Today, on the recommendation of the parent of one of my students, I read Battle Hymn of the Tiger Mother by Amy Chua, which "was supposed to be a story of how Chinese parents are better at raising kids than Western ones. But instead, it's about a bitter clash of cultures, a fleeting taste of glory, and how I was humbled by a thirteen-year-old."
It's really the story about how she forced her two children to practice music for hours every day, and how her younger daughter rebelled.
Chua, whose daughters are still teenagers, is too close to the story to know what conclusions to draw from her experiences. It is only on the very last page that she asks, "...what does it mean to live life to the fullest?"
I believe that the role of a parent is to help her children explore the answer to this question.
Chua's children have accomplished great things, if what you value is winning. If you call into question whether being the best is important, life gets a lot more confusing - but infinitely more interesting.

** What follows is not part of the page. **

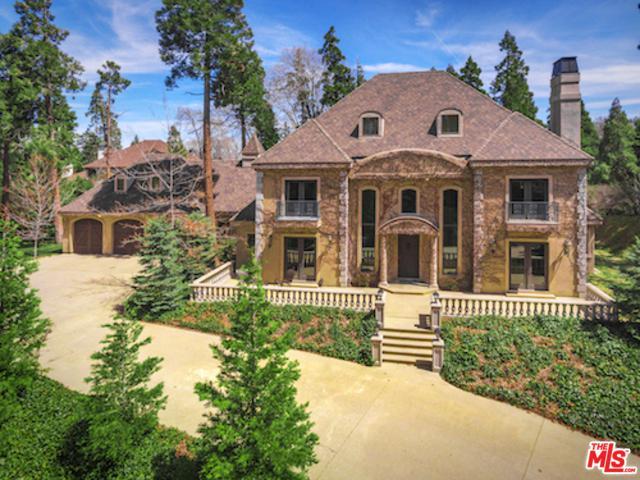 400 Cedar Ridge Drive, Lake Arrowhead, CA 92352 (MLS #18333430) :: The John Jay Group - Bennion Deville Homes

Chua's legacy is that she has instilled in her children her tenacity and work ethic; unfortunately, her own efforts were focused on the single-minded pursuit of musical virtuosity on behalf of her girls, without regard for the cost - financial, emotional, personal.
She has modeled for her children the value of determination and sacrifice, admirable virtues. However, I don't think her daughters' sacrifices were as beneficial. If you are not given a choice about what you are sacrificing and why, are you really learning what it means?
I applaud Chua's strength of conviction and her sense of parental responsibility. "My goal as a parent is to prepare you for the future - not to make you like me," she tells her kids.
Chua, at least in the stark way she describes in the book, takes this too far. She loses the battle and the war.
The mule who's been whipped into submission too many times becomes insensitive to the whip. The punishment must be continually escalated, which is no fun for anyone. Eventually, the relationship breaks down completely.
Rather than bulldozing through another tearful, conflict-laden practice session, what about a more focused approach that leaves out the guilt, shame, and criticism, replacing them with self-evaluation, strategic use of self-talk and visualization, appropriate rewards, and frequent breaks?
You could say that my recommendations are way too soft and "Western." But the tactics I propose are sustainable and allow the student to be a partner in the process. She won't have to be constantly flogged.
In some ways, I'm eager for the cultural pendulum to swing a little further toward the less-permissive Chinese approach. I believe in the very Western idea that children should be taught how to think for themselves and how to identify their own emotional states, but I also think they should learn how to to stick with something even when it's tough, and that it's not mean to make them do things they want to do.
I appreciate Chua's honesty and willingness to share a controversial perspective. Her book gave me a lot to think about as a teacher, musician, and potential parent. Ultimately, she's a lot more ambivalent than a lot of the press surrounding the book would have you believe, which makes the book a thoughtful one. I feel a new clarity about my own perspective on the issues of education, success, virtuosity, and mentoring.
I also, oddly, was inspired to play classical piano.